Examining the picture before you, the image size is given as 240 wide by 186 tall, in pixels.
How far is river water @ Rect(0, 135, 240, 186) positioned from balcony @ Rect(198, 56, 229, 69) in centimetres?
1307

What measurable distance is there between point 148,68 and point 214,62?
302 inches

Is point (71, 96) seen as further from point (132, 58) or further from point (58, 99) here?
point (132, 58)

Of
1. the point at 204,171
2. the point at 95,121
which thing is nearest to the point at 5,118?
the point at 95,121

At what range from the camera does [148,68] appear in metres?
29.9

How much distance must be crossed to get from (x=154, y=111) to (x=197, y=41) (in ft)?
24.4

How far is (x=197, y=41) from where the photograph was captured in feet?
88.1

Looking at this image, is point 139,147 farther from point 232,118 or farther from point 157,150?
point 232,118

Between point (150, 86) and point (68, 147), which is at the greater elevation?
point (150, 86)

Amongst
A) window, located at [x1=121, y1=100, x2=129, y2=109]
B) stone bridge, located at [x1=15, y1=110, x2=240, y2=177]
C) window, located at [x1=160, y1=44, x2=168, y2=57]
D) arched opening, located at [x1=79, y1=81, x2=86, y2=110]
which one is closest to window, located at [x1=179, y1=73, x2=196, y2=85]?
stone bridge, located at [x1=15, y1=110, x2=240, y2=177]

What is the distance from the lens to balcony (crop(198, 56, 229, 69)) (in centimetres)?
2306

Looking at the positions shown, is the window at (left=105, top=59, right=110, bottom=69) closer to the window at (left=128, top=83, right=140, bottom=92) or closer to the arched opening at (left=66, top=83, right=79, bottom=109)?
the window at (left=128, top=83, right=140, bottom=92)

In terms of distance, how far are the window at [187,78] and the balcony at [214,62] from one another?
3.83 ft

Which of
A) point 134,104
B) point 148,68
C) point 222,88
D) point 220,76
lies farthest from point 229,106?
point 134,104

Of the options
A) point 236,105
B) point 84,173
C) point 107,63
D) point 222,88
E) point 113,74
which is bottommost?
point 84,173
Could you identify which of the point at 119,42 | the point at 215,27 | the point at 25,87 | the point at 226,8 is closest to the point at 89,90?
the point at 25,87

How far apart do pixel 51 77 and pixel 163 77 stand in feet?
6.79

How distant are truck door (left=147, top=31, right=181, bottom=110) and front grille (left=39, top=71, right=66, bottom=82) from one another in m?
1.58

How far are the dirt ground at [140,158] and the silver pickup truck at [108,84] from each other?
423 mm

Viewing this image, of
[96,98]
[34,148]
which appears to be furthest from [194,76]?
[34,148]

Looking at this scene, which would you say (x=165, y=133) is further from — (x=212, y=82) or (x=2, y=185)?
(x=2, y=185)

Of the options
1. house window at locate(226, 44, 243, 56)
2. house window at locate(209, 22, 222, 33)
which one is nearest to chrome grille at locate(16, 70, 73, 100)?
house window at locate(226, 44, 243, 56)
=======
## Requirement
Would you give again, word for word, every line from the one with "Could you identify" through the final line of the listing above?

## Completed task
Could you identify which of the point at 119,42 | the point at 215,27 | the point at 25,87 | the point at 226,8 is closest to the point at 89,90?
the point at 25,87

How far apart do pixel 51 77 and pixel 163 77 stand in feet?
6.79

How distant are truck door (left=147, top=31, right=181, bottom=110) and front grille (left=39, top=71, right=66, bottom=82) from one another in m?
1.58

How far are the dirt ground at [140,158] and the silver pickup truck at [108,84] from each other?
423 mm

Viewing this image, of
[96,98]
[34,148]
which appears to be furthest from [194,76]?
[34,148]

Looking at this scene, which would you say (x=165, y=133) is further from — (x=212, y=82) or (x=2, y=185)?
(x=2, y=185)

Of the options
1. house window at locate(226, 44, 243, 56)
2. house window at locate(209, 22, 222, 33)
which one is nearest to chrome grille at locate(16, 70, 73, 100)?
house window at locate(226, 44, 243, 56)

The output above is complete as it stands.